November  2001 
Gender Justice

Politics behind the purdah

Women have become a pawn in the hands of fundamentalists where only men rule.


The imposition of a dress code on Muslim women in Kashmir valley is an ‘act of desperation’ of the terrorists who have miserably failed in their mission to capture Kashmir. It is a desperate act of taking control over the citizens of the Valley, in the name of religion and culture, while the decades of militancy has failed to achieve their goal. But sadly, the purdah threat is understood only as women’s issue or as an issue of religious practices. It is needed a political issue, a political agenda of the terrorists.

The Kashmir issue has been fought on war fields, across tables and against the innocent citizens of the Valley by the militants, for several decades now. But the result has been disappointing for the terrorists and their supporters. The desperation has led to the act of controlling the people in the name of religion.

It was a moment of shock when the terrorists announced that the Kashmir Muslim women should cover themselves with burqa and no woman should be publicly seen without the burqa or a veil. Initially not many took this seriously. But when the terrorists attacked a young girl in Srinagar and tried to disfigure her face with acid for not adhering to the dress code, it sent a signal of terror to all the women in the Valley.

The sale of burqas shot up and prices, too, followed. Shamefully, businessmen were competing to sell the burqa. The role of the media in this issue has been far from satisfactory. Indeed the deadline of September 10 to adhere to the dress code was being watched closely by many across the country. But the media, totally engrossed with the terrorist attack on America, fully ignored the plight of Kashmiri women.

The media did little to show that terrorism, nurtured by America, will one day destabilize the social structure by imposing restrictions on the innocent people of the land. It failed to consolidate the resistance to the dress code; it did little to strengthen the hands of the Kashmiri women to oppose the threat to their freedom.

Worse is the silence on the part of the state and central governments in this issue. It is months since the purdah threat has been issued and women have unwillingly retreated behind the burqa but there is not a single statement from the establishment in support of the fundamental rights of these Kashmiri Women. This shows that the government’s understanding of terrorism is limited to the language of guns and bombs. Restricting the freedom of people through fatwas is a much worse kind of terrorism, which unless annihilated in the initial stage, will destabilize the very social structure of society.

Unlike in 1990, when people across the land fought similar restrictions with strong opposition, the reaction this time is scattered and feeble thanks to the growing fundamentalism in the country. The condemnation by a few religious organizations have been more on religious grounds.

Burqa was never a part of the Muslim women’s attire in Kashmir. But of late from Kashmir to Kerala, purdah is widely seen. The religious minorities see burqa, as a tool of defence, a symbol of identity and a sign of cultural heritage in the face of majority fundamentalism.

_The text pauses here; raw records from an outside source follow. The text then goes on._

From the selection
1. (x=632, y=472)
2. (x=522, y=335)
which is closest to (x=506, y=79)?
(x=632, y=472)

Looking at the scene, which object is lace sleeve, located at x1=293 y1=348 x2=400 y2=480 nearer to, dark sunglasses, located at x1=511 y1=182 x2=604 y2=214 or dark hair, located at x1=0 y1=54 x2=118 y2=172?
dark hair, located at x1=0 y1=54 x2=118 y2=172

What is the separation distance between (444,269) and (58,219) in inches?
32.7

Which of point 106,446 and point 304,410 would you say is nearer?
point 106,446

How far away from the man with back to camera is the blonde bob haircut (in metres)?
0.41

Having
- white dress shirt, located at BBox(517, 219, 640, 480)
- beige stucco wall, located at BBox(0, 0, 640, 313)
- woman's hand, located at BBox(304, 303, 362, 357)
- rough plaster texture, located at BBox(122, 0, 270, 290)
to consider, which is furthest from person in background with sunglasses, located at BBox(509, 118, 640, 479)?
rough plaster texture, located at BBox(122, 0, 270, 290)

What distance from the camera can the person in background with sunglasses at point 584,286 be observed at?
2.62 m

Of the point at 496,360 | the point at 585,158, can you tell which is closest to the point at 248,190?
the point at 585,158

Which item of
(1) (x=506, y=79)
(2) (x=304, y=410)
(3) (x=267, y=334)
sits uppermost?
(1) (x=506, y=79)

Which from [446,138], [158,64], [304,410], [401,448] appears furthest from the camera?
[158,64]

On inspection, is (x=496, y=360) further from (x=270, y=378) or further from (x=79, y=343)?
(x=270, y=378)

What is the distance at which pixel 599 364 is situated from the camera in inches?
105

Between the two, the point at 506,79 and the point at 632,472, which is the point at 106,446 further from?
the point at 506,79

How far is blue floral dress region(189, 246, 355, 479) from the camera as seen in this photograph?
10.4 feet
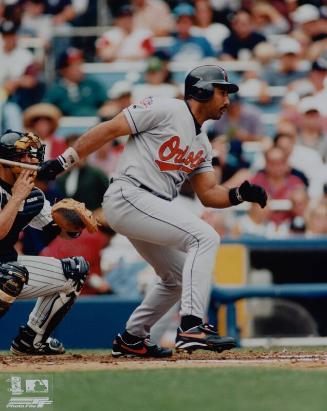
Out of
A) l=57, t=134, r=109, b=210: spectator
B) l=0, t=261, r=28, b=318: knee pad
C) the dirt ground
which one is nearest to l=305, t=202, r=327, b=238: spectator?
l=57, t=134, r=109, b=210: spectator

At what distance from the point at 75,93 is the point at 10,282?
768 centimetres

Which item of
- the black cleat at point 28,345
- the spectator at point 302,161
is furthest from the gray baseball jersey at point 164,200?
the spectator at point 302,161

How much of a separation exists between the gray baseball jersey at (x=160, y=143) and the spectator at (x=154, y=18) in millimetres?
8354

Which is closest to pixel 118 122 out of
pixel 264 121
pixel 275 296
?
pixel 275 296

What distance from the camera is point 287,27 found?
15.9 m

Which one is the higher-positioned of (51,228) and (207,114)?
(207,114)

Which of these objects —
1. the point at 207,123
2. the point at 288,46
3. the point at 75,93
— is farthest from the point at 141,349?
the point at 288,46

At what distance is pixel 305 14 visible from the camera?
1561 cm

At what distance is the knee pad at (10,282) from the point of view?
23.8 ft

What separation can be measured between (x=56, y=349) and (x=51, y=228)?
77cm

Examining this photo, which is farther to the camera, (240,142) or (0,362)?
(240,142)

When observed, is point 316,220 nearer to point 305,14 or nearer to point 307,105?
point 307,105

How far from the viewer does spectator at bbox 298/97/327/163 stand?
43.5 ft

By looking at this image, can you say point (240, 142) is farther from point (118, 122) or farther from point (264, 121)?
point (118, 122)
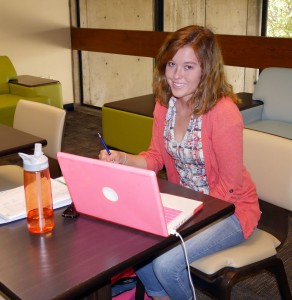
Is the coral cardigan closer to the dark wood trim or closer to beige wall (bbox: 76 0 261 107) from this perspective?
the dark wood trim

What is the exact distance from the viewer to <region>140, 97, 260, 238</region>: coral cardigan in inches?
64.6

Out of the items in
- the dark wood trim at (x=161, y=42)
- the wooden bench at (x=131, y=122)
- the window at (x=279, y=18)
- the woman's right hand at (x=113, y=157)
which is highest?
the window at (x=279, y=18)

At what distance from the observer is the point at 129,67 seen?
18.8 feet

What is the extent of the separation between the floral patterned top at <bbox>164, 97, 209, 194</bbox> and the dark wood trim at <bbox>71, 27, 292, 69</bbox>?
2276 millimetres

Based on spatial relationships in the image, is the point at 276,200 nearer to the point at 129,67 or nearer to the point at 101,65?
the point at 129,67

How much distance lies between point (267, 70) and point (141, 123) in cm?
115

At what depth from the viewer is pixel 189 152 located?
1738 mm

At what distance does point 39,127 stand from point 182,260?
1290mm

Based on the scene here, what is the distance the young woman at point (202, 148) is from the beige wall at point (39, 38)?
13.9 feet

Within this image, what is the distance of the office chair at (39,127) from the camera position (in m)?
2.44

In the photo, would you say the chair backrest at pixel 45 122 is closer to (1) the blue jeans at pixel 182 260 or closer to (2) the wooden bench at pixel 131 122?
(1) the blue jeans at pixel 182 260

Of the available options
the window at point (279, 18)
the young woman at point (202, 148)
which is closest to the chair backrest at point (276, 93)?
the window at point (279, 18)

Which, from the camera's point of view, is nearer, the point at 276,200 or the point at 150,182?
the point at 150,182

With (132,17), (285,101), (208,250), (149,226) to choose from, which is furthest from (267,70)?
→ (149,226)
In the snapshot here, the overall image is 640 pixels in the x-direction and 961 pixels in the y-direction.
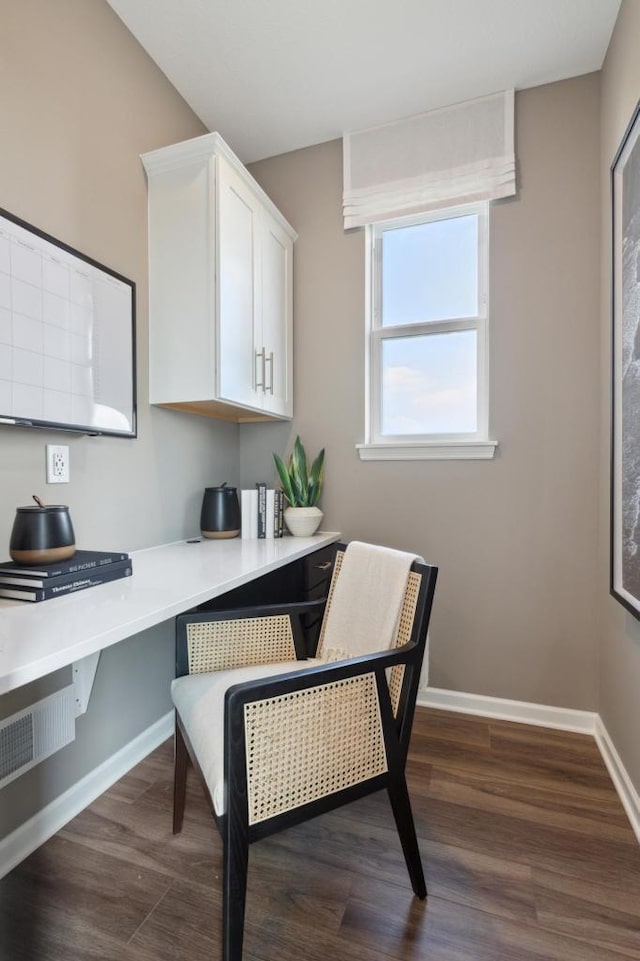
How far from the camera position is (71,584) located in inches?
44.2

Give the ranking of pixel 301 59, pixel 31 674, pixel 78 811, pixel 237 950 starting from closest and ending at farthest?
pixel 31 674 < pixel 237 950 < pixel 78 811 < pixel 301 59

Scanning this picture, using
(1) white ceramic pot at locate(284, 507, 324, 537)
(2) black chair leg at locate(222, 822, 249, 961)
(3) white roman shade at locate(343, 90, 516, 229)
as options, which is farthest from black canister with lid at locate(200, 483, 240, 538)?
(3) white roman shade at locate(343, 90, 516, 229)

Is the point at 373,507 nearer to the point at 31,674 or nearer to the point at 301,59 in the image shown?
the point at 31,674

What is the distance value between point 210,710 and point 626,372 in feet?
5.30

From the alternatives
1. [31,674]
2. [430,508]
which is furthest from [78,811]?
[430,508]

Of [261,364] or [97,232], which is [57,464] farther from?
[261,364]

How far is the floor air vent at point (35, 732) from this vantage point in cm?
122

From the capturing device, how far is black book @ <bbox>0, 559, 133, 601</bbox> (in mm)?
1051

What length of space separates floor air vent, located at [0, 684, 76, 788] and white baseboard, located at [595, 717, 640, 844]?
1.79m

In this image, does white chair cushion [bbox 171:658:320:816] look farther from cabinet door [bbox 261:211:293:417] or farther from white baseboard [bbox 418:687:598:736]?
cabinet door [bbox 261:211:293:417]

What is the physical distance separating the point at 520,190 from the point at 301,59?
109cm

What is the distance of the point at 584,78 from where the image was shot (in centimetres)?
188

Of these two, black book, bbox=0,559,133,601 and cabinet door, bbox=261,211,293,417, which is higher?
cabinet door, bbox=261,211,293,417

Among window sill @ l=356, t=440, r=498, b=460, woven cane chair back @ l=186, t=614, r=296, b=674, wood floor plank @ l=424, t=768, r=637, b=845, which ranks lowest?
wood floor plank @ l=424, t=768, r=637, b=845
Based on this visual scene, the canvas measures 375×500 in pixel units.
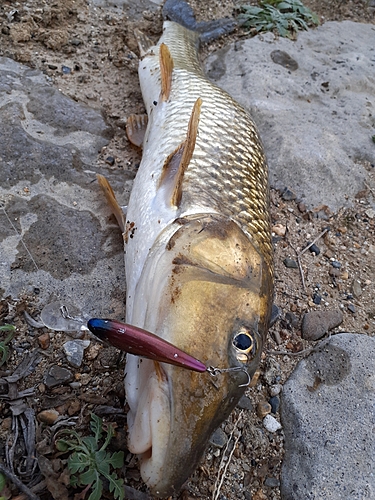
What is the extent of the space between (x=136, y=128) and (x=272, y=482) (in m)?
2.95

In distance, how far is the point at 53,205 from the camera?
3014 mm

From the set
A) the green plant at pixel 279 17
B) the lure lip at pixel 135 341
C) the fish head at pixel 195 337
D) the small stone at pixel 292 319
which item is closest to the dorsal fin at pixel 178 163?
the fish head at pixel 195 337

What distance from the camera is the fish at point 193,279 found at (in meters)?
1.75

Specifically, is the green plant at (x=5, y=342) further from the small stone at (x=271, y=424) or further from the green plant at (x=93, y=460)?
the small stone at (x=271, y=424)

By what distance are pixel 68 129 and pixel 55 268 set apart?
1443mm

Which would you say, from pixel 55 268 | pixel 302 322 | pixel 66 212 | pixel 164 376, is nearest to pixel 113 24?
pixel 66 212

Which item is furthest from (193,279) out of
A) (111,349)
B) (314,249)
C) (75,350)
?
(314,249)

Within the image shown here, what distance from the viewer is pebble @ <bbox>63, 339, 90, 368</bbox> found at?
93.5 inches

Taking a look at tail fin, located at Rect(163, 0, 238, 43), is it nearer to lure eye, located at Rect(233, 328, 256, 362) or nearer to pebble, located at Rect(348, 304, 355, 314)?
pebble, located at Rect(348, 304, 355, 314)

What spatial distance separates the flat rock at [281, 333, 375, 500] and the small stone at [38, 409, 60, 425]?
130 centimetres

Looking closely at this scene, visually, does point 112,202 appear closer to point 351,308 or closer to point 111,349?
point 111,349

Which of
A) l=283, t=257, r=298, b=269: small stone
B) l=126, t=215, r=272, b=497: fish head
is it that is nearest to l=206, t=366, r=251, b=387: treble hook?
l=126, t=215, r=272, b=497: fish head

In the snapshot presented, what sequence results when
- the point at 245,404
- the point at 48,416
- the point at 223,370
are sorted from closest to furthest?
the point at 223,370 < the point at 48,416 < the point at 245,404

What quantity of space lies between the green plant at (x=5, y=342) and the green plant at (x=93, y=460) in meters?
0.52
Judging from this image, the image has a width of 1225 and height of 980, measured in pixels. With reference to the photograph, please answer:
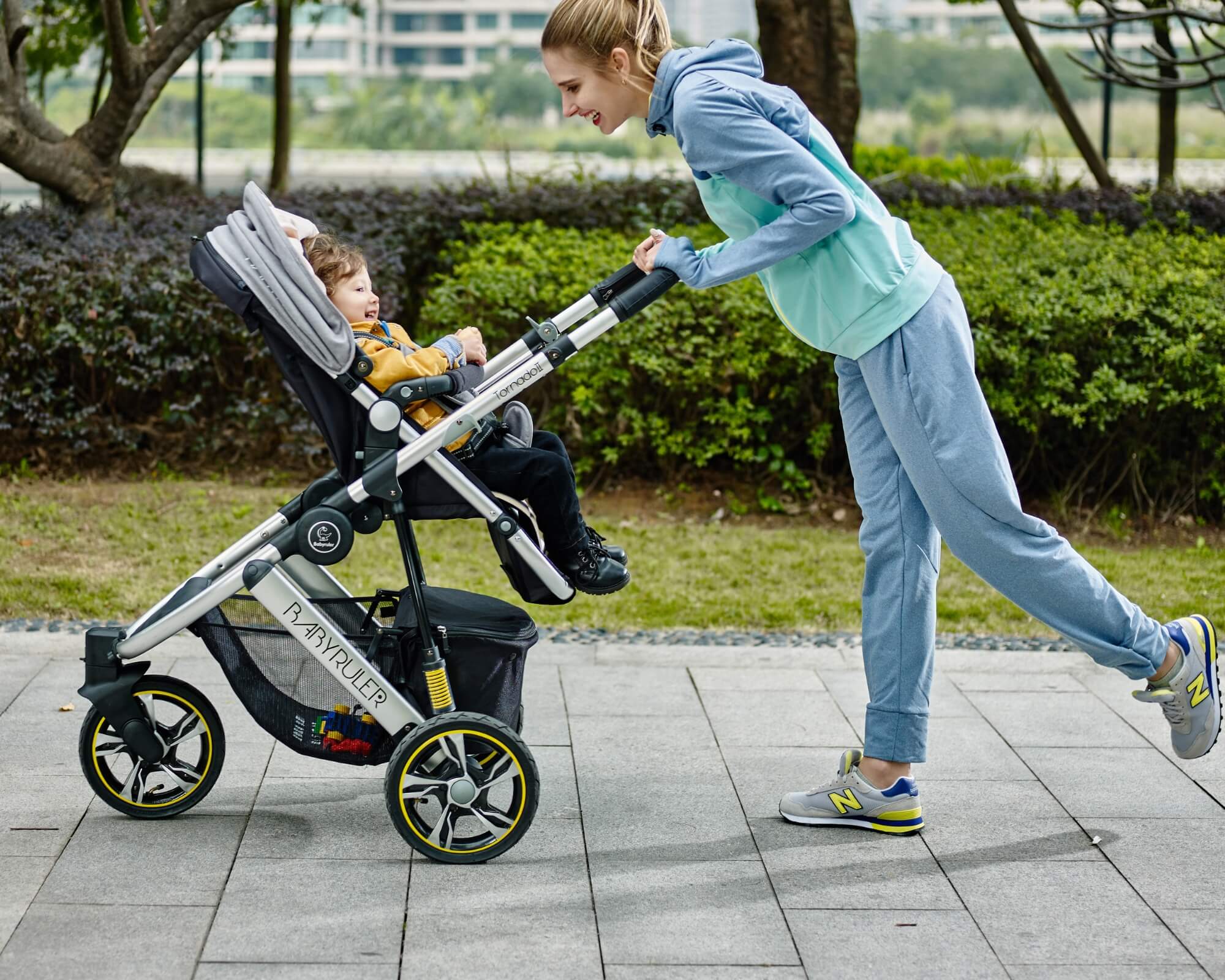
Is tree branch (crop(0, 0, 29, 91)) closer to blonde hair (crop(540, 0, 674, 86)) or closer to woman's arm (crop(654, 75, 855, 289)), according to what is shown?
blonde hair (crop(540, 0, 674, 86))

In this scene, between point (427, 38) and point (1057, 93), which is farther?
point (427, 38)

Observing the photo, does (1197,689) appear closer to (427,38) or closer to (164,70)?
(164,70)

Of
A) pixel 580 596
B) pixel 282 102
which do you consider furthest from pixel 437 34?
pixel 580 596

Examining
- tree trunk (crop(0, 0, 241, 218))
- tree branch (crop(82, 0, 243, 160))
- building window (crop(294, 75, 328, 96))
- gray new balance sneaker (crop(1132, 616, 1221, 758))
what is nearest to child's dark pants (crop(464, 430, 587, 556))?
gray new balance sneaker (crop(1132, 616, 1221, 758))

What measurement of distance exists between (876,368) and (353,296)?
46.6 inches

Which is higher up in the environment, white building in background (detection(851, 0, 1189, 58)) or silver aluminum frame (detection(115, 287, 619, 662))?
white building in background (detection(851, 0, 1189, 58))

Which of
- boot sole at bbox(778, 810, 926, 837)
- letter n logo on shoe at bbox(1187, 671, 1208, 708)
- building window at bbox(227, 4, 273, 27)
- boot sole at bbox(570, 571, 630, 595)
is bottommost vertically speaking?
boot sole at bbox(778, 810, 926, 837)

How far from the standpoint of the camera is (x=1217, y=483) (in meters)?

What started as a defence mechanism has grown into a forced religious practice. And women have become the prey for the defence, for the identity and to uphold the cultural ethnos of a community. It has been the women across the globe and in the entire history that have been shouldering these responsibilities because these rules are always framed by the men.
The dress code curtails the mobility of women and their development. If the religious fundamentalists impose it in the name of religion, the conservatives do it to preserve culture and the terrorists to achieve their political goal. We have been witnessing it in our own country. Hindu fundamentalists are using the college and university campuses to impose dress codes. Women have become a pawn in the hands of fundamentalists where only men rule.

It is to be realized that this is not an issue confined to women. If we do not come out strongly against this imposition now, tomorrow it will engulf one and all. We already have several such examples in the country. In Manipur a terrorist group has declared similar dress code for women according to media reports. It has threatened to shoot down those who do not abide by the code. This is an example enough to understand the seriousness of the issue.

(The writer is a freelance journalist).